Return all lines from the entries below in which the word "trap" is present.

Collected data
______

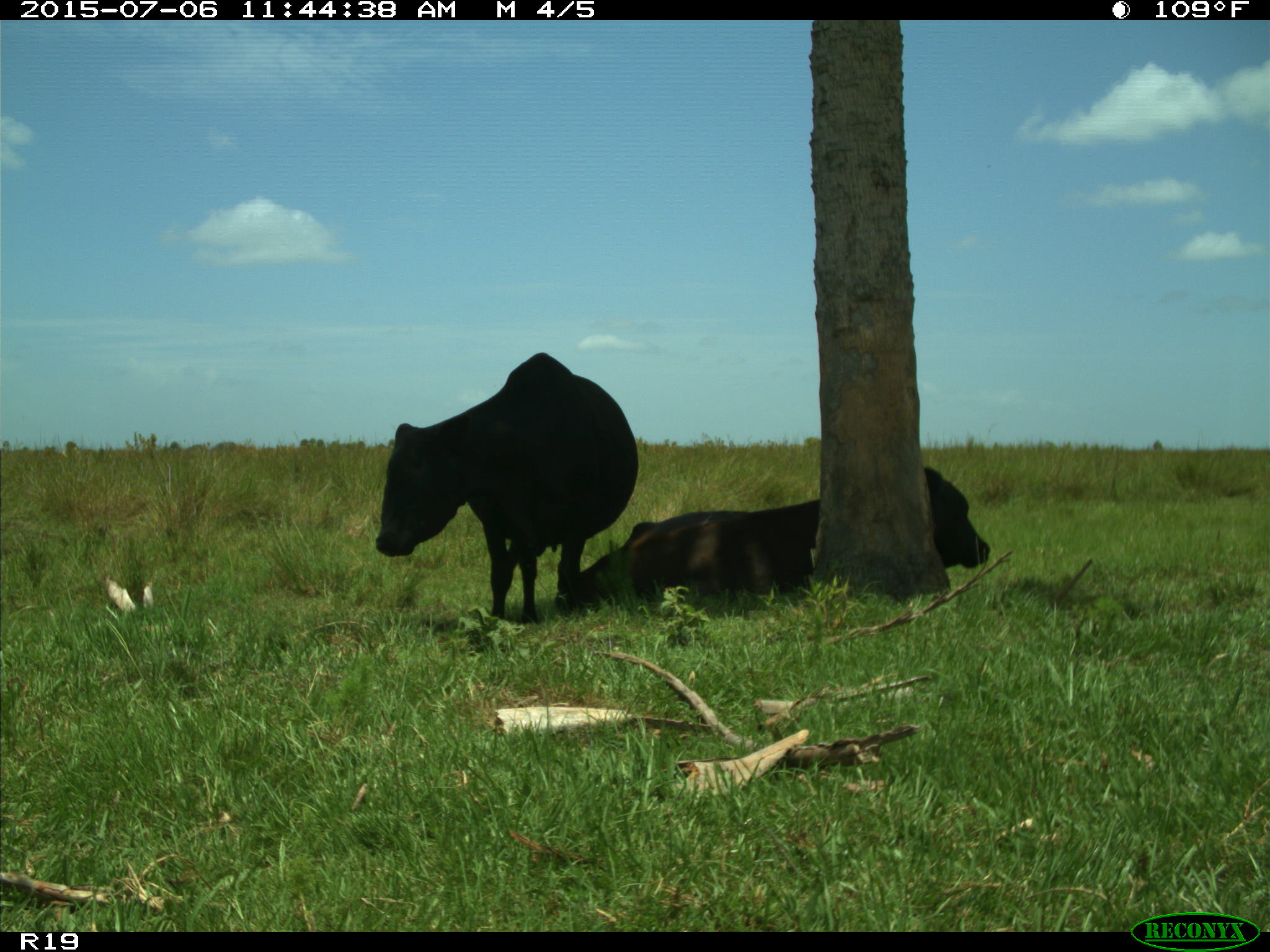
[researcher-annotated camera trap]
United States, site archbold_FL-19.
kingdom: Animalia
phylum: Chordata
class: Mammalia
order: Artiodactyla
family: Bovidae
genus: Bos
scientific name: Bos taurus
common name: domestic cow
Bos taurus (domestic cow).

______

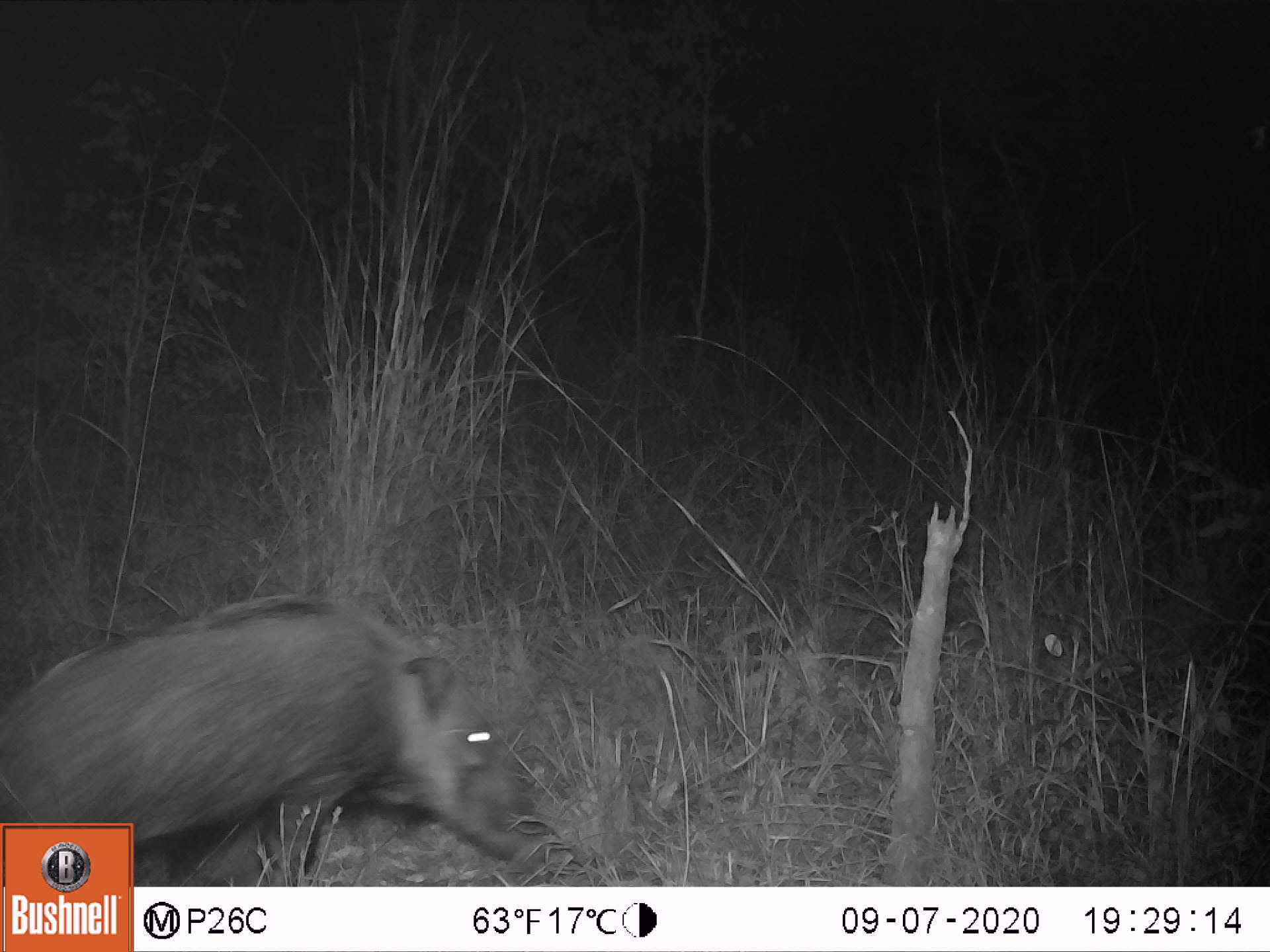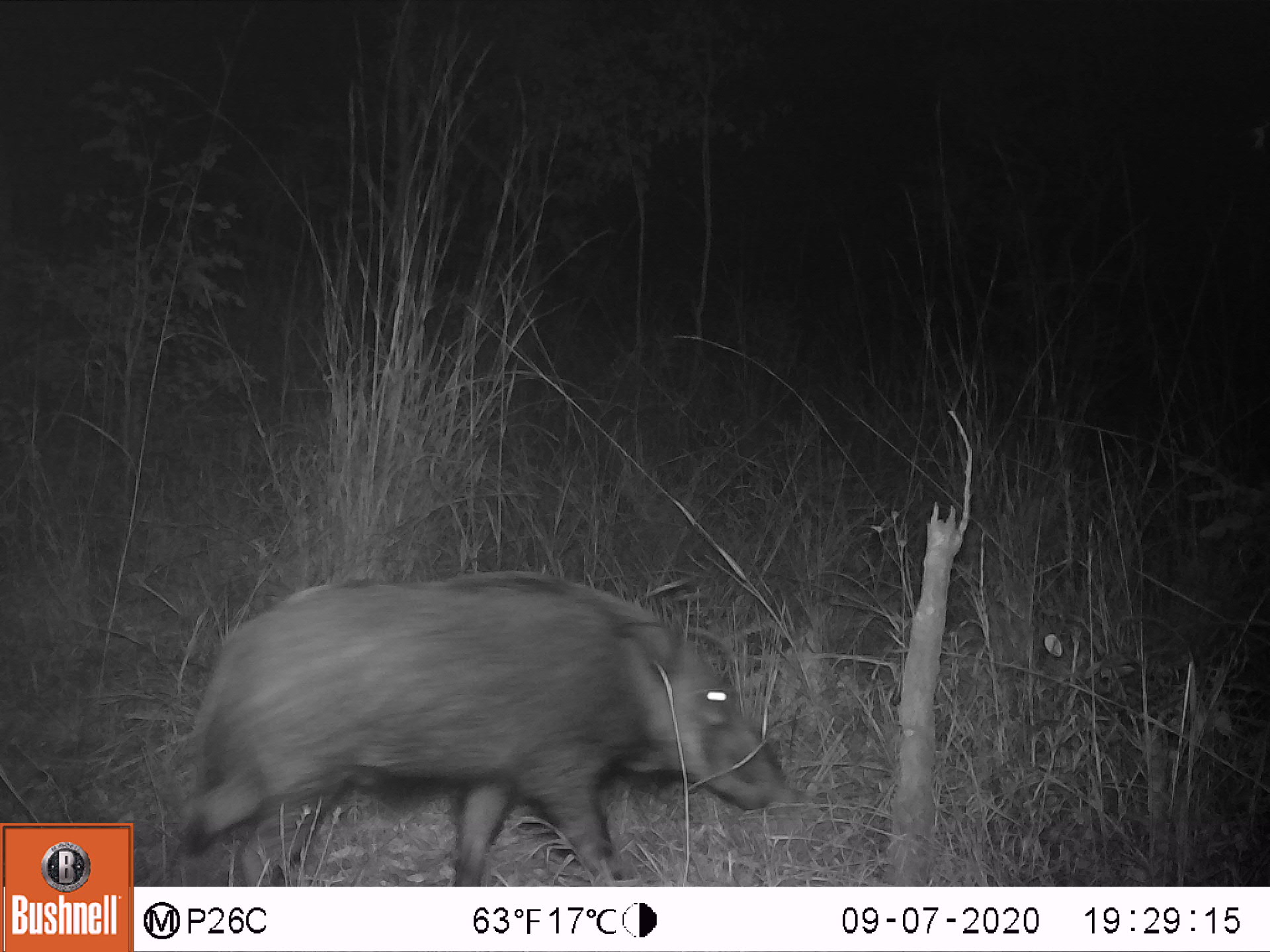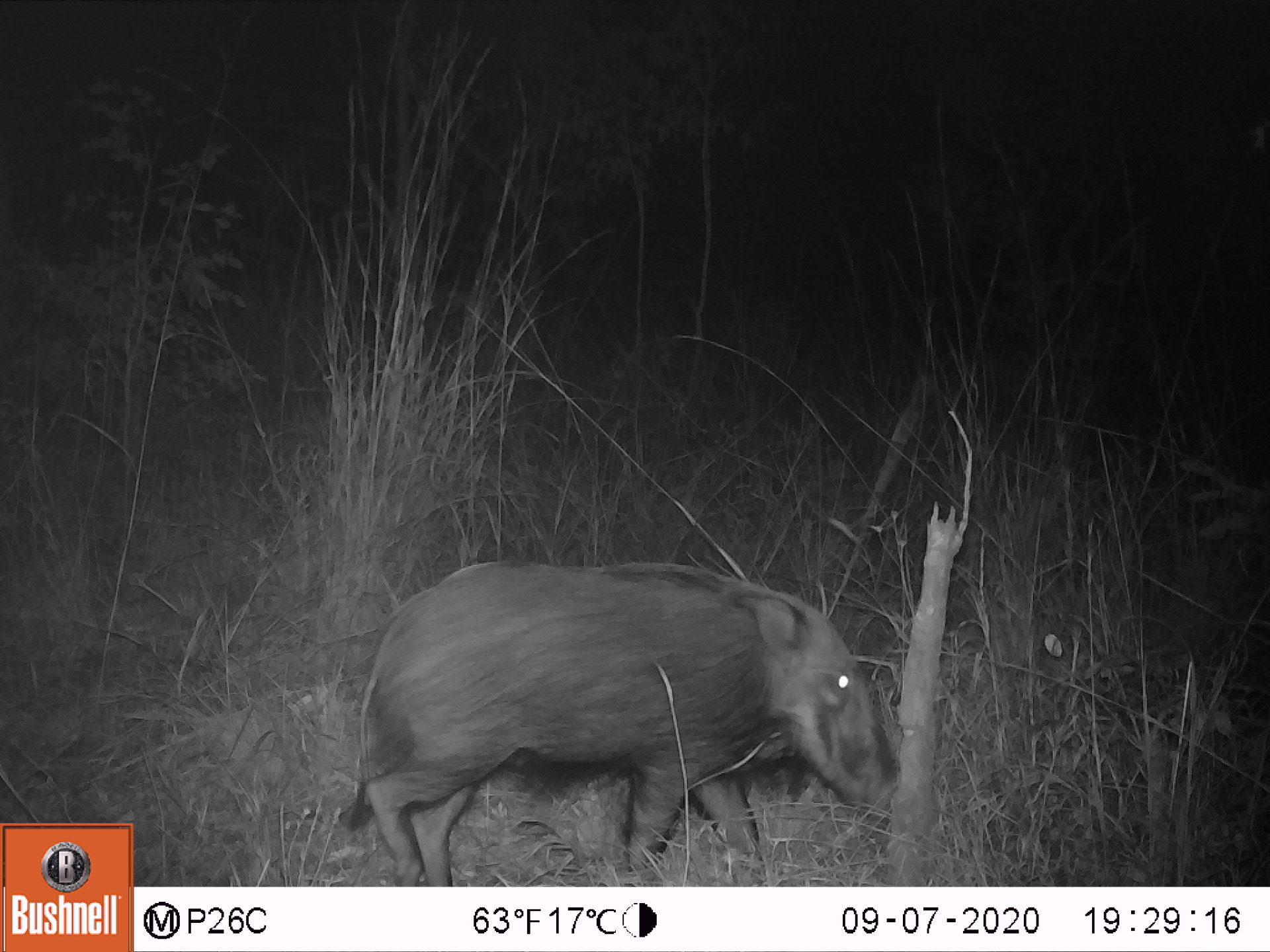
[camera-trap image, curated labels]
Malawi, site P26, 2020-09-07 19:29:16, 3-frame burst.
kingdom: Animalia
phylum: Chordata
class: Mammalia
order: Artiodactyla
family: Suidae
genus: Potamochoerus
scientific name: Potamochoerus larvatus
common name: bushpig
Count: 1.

______

● RESPONSE TO THE EXERCISE
[researcher-annotated camera trap]
[camera-trap image, curated labels]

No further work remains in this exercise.